In questo scenario noi celebriamo la Pasqua: la vittoria di Gesù, il Figlio di Dio, l’Abbandonato sulla Croce, che vince l’odio e per noi chiede il perdono. Lui è Risorto e consente a noi di risorgere subito in una vita nuova. Questo è il nostro battesimo: far morire la tentazione della vendetta, spegnere il risentimento, soffocare l’odio che acceca e che ci fa complici di altro male. Quanto odio, quante parole cattive circolano sui social di Trieste, per le piazze di Trieste, per le case di Trieste. E per il mondo. Anticamera di violenze e guerre. Cominciamo a smilitarizzare il nostro linguaggio!

Il tuo battesimo è possibilità di vita nuova: con l’aiuto dello Spirito Santo tu sei capace di vincere la logica del peccato (questa è la parola che dobbiamo tornare a dirci) per una vita di Vangelo. Che è fatta di una fede gioiosa, di una speranza abbondante, di una carità entusiasta con le quali contagiare chi incontri.

Se davvero cogli che Dio ti ama, vivrai della felicità che solo Lui sa darti. Non ti metterai a litigare con il vicino di casa o con tuo fratello, ma saprai cercare quella mediazione che con lo Spirito vivrai non per debolezza ma per carità. Come di un bene possibile che oggi si vive, in vista di altri passi verso la giustizia ma per i quali occorre attendere domani o il prossimo anno. Ma nel frattempo vivo la gioia del sapermi amato da Dio, del vivere una carità fraterna che supera anche le incomprensioni e i difetti di chi ci sta attorno.

La vita nuova che ci è data tramite il Risorto ci coinvolge in un’esperienza che contagia i fratelli. Come si può amare Cristo e non sentire il desiderio che altri lo incontrino? Non ci si può limitare ad un’esperienza religiosa intima che non sbocci in relazioni fraterne solidali.

L’amore di Cristo per me che mi è rivelato nella Pasqua (nella Croce e nella Risurrezione) mi chiede di diventare discepolo missionario… come fanno le donne che dal sepolcro corrono per diventare le prime evangelizzatrici, come fanno gli apostoli che non smettono nemmeno quando sono martirizzati. Non hanno capito tutto… ma partono, si mettono in gioco e poi continueranno l’avventura del cercare il Dio dell’Amore.

L’amore di Cristo ci chiede di diventare “missionari innamorati, che si lascino ancora conquistare da Cristo e che non possano fare a meno di trasmettere questo amore che ha cambiato la loro vita” (Dilexit nos 209).

Non possiamo attardarci in questioni secondarie.

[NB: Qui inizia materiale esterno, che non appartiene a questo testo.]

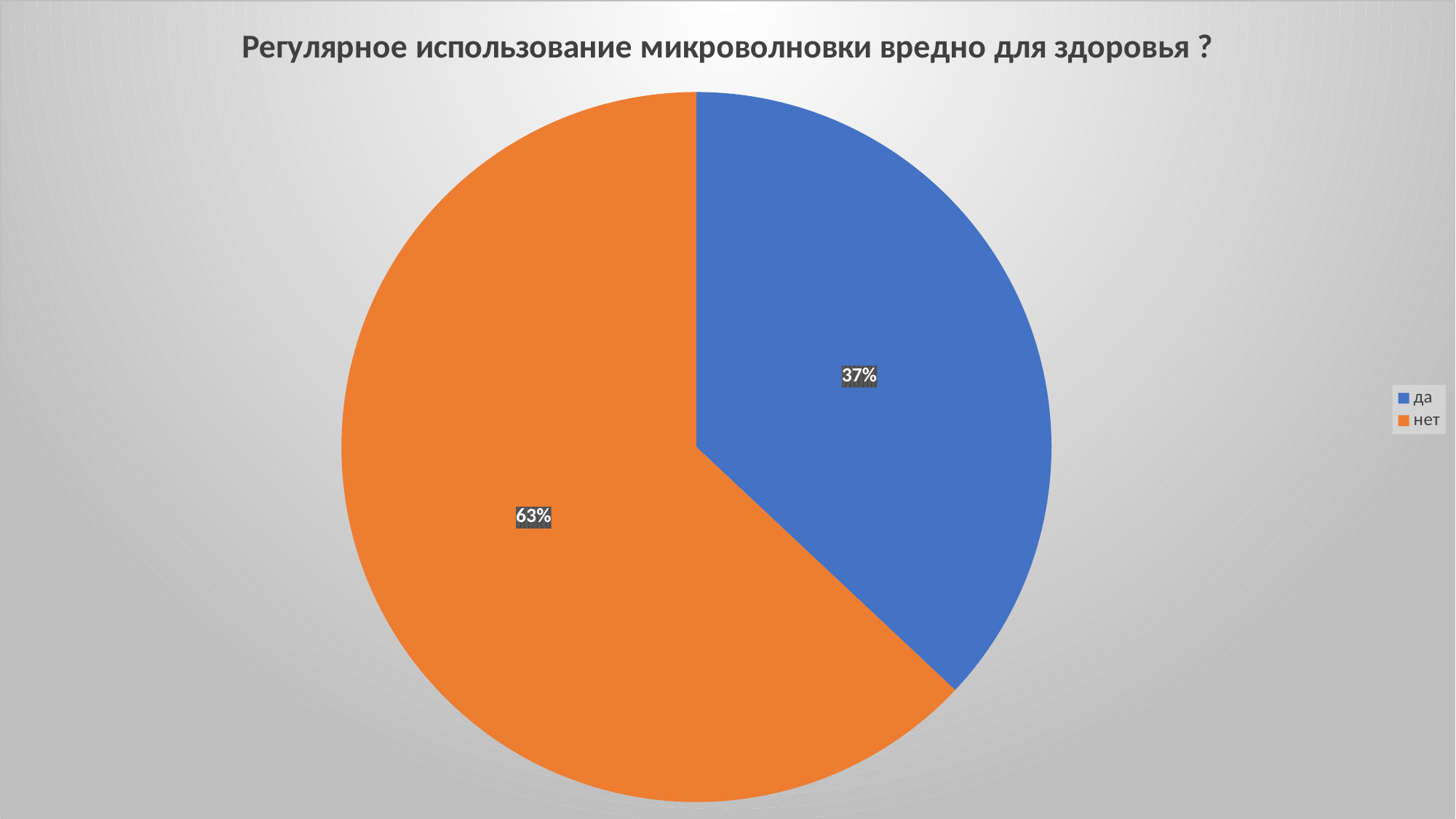
What percentage of the pie is labelled "да"? 37% How many entries does the legend list? 2 What is the difference in percentage points between the "нет" and "да" slices? 26 What share of the pie does the "да" slice represent? 37% What is the title of the chart? Регулярное использование микроволновки вредно для здоровья ? What type of chart is shown on the slide? pie chart Which category has the largest share of the pie? нет How many slices does the pie chart have? 2 Which category has the smallest share of the pie? да What percentage of the pie is labelled "нет"? 63% What colour is the "нет" slice? orange Which is larger, the share for "да" or the share for "нет"? нет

Non possiamo sprecare le occasioni della vita per vivere e trasmettere l’amore di Cristo. In ogni circostanza: quella che pensiamo e programmiamo e quella che ci accade come l’imprevisto che mi deve vedere pronto nella mia testimonianza. Si tratta di qualcosa di molto concreto, che ha a che fare con il tuo familiare intristito (e non te n’eri accorto), con il tuo vicino di casa che è un po’ diffidente, con il tuo collega di lavoro con cui entrare in relazione anche sulle cose vere della vita, con il povero che incontri e che ha le sue speranze, con l’ammalato o il disabile che ti chiedono qualche minuto di compagnia.

Ecco la speranza che ci accende: che la nostra vita sia tutta espressione dell’Amato, il Signore Gesù, che ci muove ad andare accanto agli altri, agli umiliati dalle malattie, dalle ingiustizie, dai loro stessi peccati per annunciare quell’amore che ci cambia la vita: il Cristo Crocifisso che ancora è vivo. Che anch’essi possano percepire la bellezza e la bontà dell’Amato, del Cristo (cfr. Dilexit nos 209).
Ti auguro questa Pasqua: dalla contemplazione dell’Amore di Dio che si rivela sulla Croce alla gioia dell’accorgerti che ti è dato di vivere questo Amore che cambia la vita. E con il desiderio di contagiare altri, perché vivevano alla luce di questo Amore che salva.